Data under study:
────────────────────
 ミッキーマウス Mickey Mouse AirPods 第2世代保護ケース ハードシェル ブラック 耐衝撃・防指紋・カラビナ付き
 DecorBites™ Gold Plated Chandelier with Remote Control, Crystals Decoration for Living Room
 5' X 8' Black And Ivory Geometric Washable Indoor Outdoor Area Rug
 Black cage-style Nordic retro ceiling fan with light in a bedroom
────────────────────
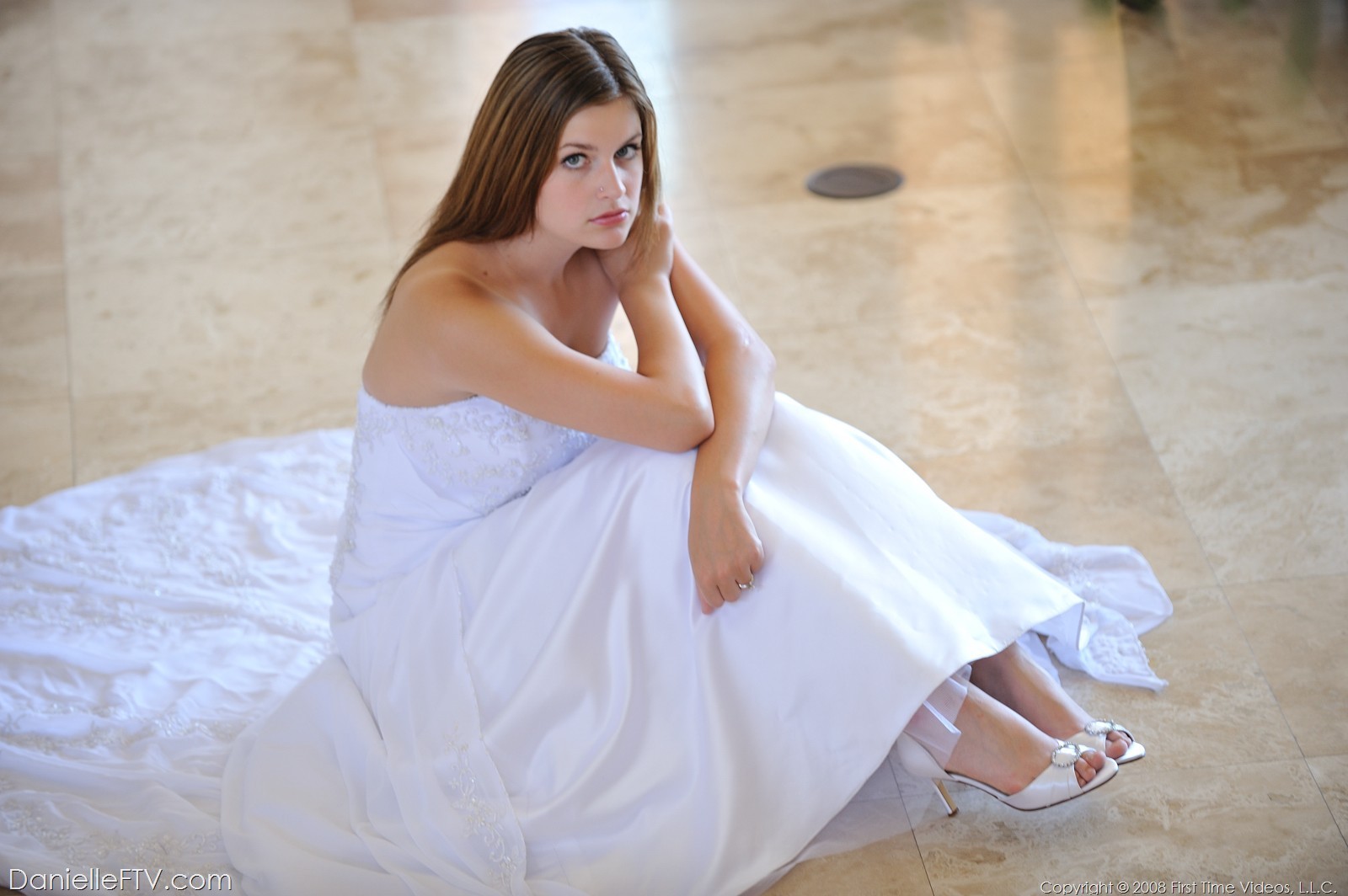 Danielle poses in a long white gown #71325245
────────────────────
What is being asked: Can you retype all the material from the line containing "ミッキーマウス Mickey Mouse" down to the line containing "Black cage-style Nordic", both of those lines included, without changing anything?

Task result:
 ミッキーマウス Mickey Mouse AirPods 第2世代保護ケース ハードシェル ブラック 耐衝撃・防指紋・カラビナ付き
 DecorBites™ Gold Plated Chandelier with Remote Control, Crystals Decoration for Living Room
 5' X 8' Black And Ivory Geometric Washable Indoor Outdoor Area Rug
 Black cage-style Nordic retro ceiling fan with light in a bedroom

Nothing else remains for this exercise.